Wright State University (WSU) and Sinclair Community College renewed a partnership meant to provide affordable, efficient pathways for students pursuing bachelor's degrees. Wright State President Sue Edwards and Sinclair President Steve Johnson signed a new Wright Path agreement that introduces expanded services for students and 25 new associate and bachelor's degree pathways in high-demand career fields, including computer engineering, crime and justice studies, information technology, cybersecurity and more. The partnership provides a more affordable and seamless transition into a Wright State bachelor's program for students who earn an associate degree at Sinclair.
The Fairfield County Workforce Center, which officially opened late last month, offers training programs for high-demand industries including manufacturing, skilled trades, and health care. It is a collaborative partnership between the Fairfield County Commissioners, Ohio University (OU) Lancaster, the Russ College of Engineering and Technology, and Hocking College.
The Ohio Supreme Court acknowledged the passing of several members of the state judiciary, announcing Thursday that Judge T. Mark Beetham of Harrison County Court had died from complications of COVID-19. He followed Judges Nancy McDonnell and Joseph Russo of the Cuyahoga County Common Pleas Court, whose deaths were announced one week after Judge Larry Jones' of the 8th District Court of Appeals.
The Commission on Continuing Legal Education's (CLE) latest sanction of 146 attorneys are its lowest since the commission began imposing penalties in 2008. Eleven of those sanctioned for CLE noncompliance also were suspended from the practice of law -- two for failing to complete New Lawyers Training in their initial compliance period.

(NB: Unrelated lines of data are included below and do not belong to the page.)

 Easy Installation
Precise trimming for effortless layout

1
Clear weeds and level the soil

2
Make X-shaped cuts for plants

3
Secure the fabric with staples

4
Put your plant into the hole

Disciplinary Counsel Joseph Caligiuri is hosting the state's first continuing legal education (CLE) on Ohio Supreme Court rules for client fund management of Interest on Lawyers' Trust Accounts (IOLTA). IOLTAs function similarly to homeowner escrow accounts, he notes. Lawyers safeguard client funds, including legal retainers and settlement funds, by depositing them in the trust account for subsequent disbursement. "Trust Accounting 101: Basic Management Skills and Best Practices," an in-person, interactive course, will address related sections of the Ohio Rules of Professional Conduct. Lawyers will learn about different kinds of legal fees, how to account for them, and how to perform required monthly reconciliation. Offering 3.5 hours of CLE, the seminar is scheduled for Wednesday, Nov. 3. The course is limited to 30 people, and the $75 cost can be paid by check or money order to the Office of Disciplinary Counsel.

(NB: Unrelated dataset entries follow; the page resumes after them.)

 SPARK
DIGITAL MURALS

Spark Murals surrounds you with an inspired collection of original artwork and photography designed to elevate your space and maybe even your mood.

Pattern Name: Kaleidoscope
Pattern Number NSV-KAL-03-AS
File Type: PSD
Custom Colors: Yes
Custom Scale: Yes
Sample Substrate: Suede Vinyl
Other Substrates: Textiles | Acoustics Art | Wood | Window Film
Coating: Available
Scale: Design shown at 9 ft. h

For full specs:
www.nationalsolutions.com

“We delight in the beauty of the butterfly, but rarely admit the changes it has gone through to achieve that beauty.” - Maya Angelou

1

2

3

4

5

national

The Ohio Supreme Court announced final adoption of amendments adding "Child Welfare Law" as a legal specialty in the Rules for the Government of the Bar of Ohio. Rule changes to Appendix VI provide the following definition of the new field of specialization: "Child Welfare Law is the practice of law representing children, parents or the government in all child protection proceedings including emergency, temporary custody, adjudication, disposition, foster care, permanency planning, termination, guardianship and adoption. Child Welfare Law does not include representation in private custody and adoption disputes where the state is not a party." The rule language becomes effective on Monday, Nov. 1.

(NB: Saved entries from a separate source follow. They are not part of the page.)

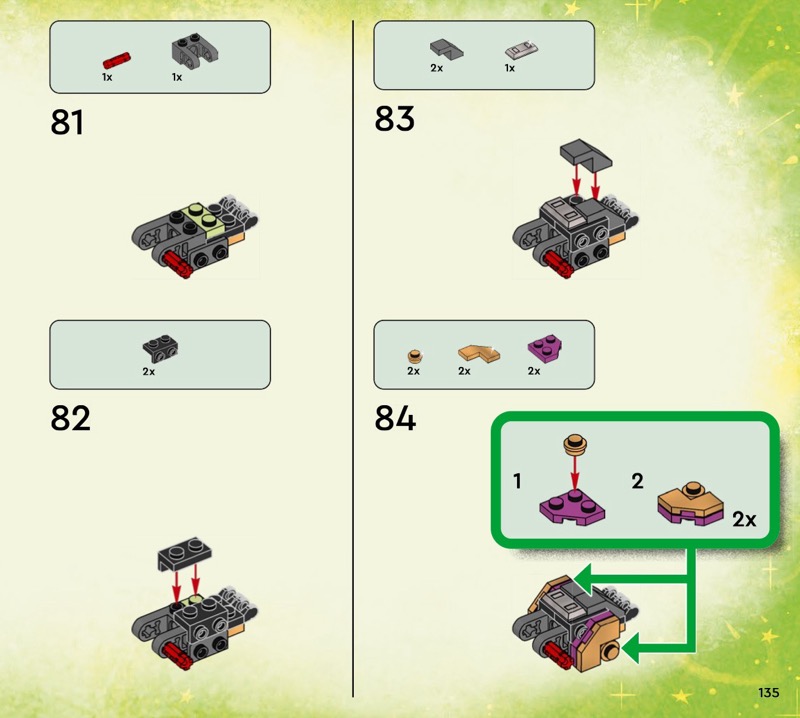 1x 1x

81

2x

82

2x 1x

83

2x 2x 2x

84

1

2

2x

135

The Ohio Supreme Court's Republican majority upheld retroactive registration of violent offenders under "Sierah's Law" 4-3 Thursday, when Democrats accused them of befuddling Ohio's constitutional standard for retroactivity for the last 20 years. The Court could not even agree whether the overarching "Crimes - Procedure" in Title 29 of the Revised Code or "Penalties and Sentencing" in R.C. 2929 signals a criminal rather than civil enactment, or whether the ex post facto test developed under the U.S. Constitution determines whether an Ohio statute is substantive and criminal or remedial and civil.